After the Affordable Care Act (ACA) passed back in 2010, around 17 million people have gained access to health insurance coverage. By no surprise, this large influx of patients has had an impact on the world of health care as a whole, though locum physician jobs have been met with their own changes since then.
For one, you’ve probably noticed that the amount of administrative paperwork necessary to complete has grown, despite the fact that much of it is electronic.
Along with the ICD-10 transition and nearly five times as many codes as ICD-9, there seems to be a constant stream of new things to learn and adapt to in the field. Because today’s medical practice can’t afford any less than highly trained and motivated staff, being up to date on all new administrative requirements has been a necessity.
Medicare Meaningful Use Requirements have also presented their own series of demands for medical facilities nationwide. With penalties for lack of participation starting in 2015, physicians and practitioners are under fire for keeping their paperwork as modernized as possible.
How do Physicians Feel About the ACA?
A recent survey conducted by CompHealth has revealed some pretty enlightening figures about just how the ACA has impacted their careers.
Of the nearly 1,000 physicians surveyed across the country, 86% of private practice physicians report that they are inadequately compensated since the ACA’s passing.
Only 20% of private practice physicians hold a favorable view of the law, compared to group practices at 26%, and 35% of hospital-employed physicians.
Although around half of the doctors surveyed think that the ACA helps patients to access a reliable healthcare network, it is still felt by many that it also impedes doctors’ abilities to help their patients. This is reflected in the more than 40% of participating doctors who feel that the ACA has negatively impacted the healthcare industry overall.

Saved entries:
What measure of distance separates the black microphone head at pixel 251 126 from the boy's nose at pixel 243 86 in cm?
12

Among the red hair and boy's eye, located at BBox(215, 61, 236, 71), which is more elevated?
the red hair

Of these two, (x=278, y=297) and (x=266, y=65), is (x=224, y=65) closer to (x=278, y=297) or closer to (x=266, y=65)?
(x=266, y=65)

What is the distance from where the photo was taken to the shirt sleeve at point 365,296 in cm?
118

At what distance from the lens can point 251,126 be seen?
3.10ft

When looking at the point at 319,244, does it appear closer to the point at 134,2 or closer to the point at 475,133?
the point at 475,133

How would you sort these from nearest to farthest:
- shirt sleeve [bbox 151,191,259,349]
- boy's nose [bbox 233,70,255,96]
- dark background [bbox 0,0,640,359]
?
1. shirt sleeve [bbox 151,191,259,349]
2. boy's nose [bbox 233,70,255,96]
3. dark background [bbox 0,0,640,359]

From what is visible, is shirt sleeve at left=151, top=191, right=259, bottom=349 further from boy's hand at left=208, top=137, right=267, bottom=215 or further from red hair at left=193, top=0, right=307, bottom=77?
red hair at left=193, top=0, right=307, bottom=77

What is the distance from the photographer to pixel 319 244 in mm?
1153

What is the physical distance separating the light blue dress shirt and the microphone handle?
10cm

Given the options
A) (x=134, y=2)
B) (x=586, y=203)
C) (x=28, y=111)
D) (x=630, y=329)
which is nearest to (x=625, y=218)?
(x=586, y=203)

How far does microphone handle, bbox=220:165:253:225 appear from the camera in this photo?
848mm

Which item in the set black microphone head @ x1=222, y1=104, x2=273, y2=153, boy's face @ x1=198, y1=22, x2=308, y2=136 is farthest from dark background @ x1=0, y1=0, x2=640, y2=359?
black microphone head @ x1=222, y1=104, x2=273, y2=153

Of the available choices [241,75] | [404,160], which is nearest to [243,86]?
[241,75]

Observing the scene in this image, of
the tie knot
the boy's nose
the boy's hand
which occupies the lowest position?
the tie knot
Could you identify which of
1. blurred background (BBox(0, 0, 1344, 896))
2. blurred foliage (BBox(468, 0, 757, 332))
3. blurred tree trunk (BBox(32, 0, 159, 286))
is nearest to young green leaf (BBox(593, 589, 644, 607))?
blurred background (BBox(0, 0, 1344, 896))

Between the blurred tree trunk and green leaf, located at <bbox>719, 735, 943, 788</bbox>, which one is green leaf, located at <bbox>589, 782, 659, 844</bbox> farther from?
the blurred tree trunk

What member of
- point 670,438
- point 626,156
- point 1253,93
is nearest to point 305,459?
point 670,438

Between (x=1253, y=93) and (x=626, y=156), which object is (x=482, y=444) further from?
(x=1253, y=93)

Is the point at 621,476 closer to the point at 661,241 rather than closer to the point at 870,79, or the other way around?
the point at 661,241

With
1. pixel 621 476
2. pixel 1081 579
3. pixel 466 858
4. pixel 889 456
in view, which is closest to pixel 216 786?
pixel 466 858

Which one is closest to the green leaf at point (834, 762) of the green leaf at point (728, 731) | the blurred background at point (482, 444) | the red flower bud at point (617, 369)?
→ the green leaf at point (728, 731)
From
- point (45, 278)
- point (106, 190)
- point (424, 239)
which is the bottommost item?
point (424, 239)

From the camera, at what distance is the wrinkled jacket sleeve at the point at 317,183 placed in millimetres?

EXERCISE SET:
A. Translate this sentence from the ACA passage into Spanish: "Medicare Meaningful Use Requirements have also presented their own series of demands for medical facilities nationwide."
B. Answer these questions using the ACA passage.
(i) About how many people have gained access to health insurance coverage since the ACA passed?
(ii) About how many physicians took part in the CompHealth survey?
(iii) What percentage of hospital-employed physicians hold a favorable view of the law?
C. From the ACA passage, write out word for word the stretch from "Along with the" through "modernized as possible.".

ANSWERS TO THE EXERCISES:
A. Los Requisitos de Uso Significativo de Medicare también han presentado su propia serie de exigencias para los centros médicos de todo el país.

B.
(i) Around 17 million.
(ii) Nearly 1,000.
(iii) 35%.

C.
Along with the ICD-10 transition and nearly five times as many codes as ICD-9, there seems to be a constant stream of new things to learn and adapt to in the field. Because today’s medical practice can’t afford any less than highly trained and motivated staff, being up to date on all new administrative requirements has been a necessity.
Medicare Meaningful Use Requirements have also presented their own series of demands for medical facilities nationwide. With penalties for lack of participation starting in 2015, physicians and practitioners are under fire for keeping their paperwork as modernized as possible.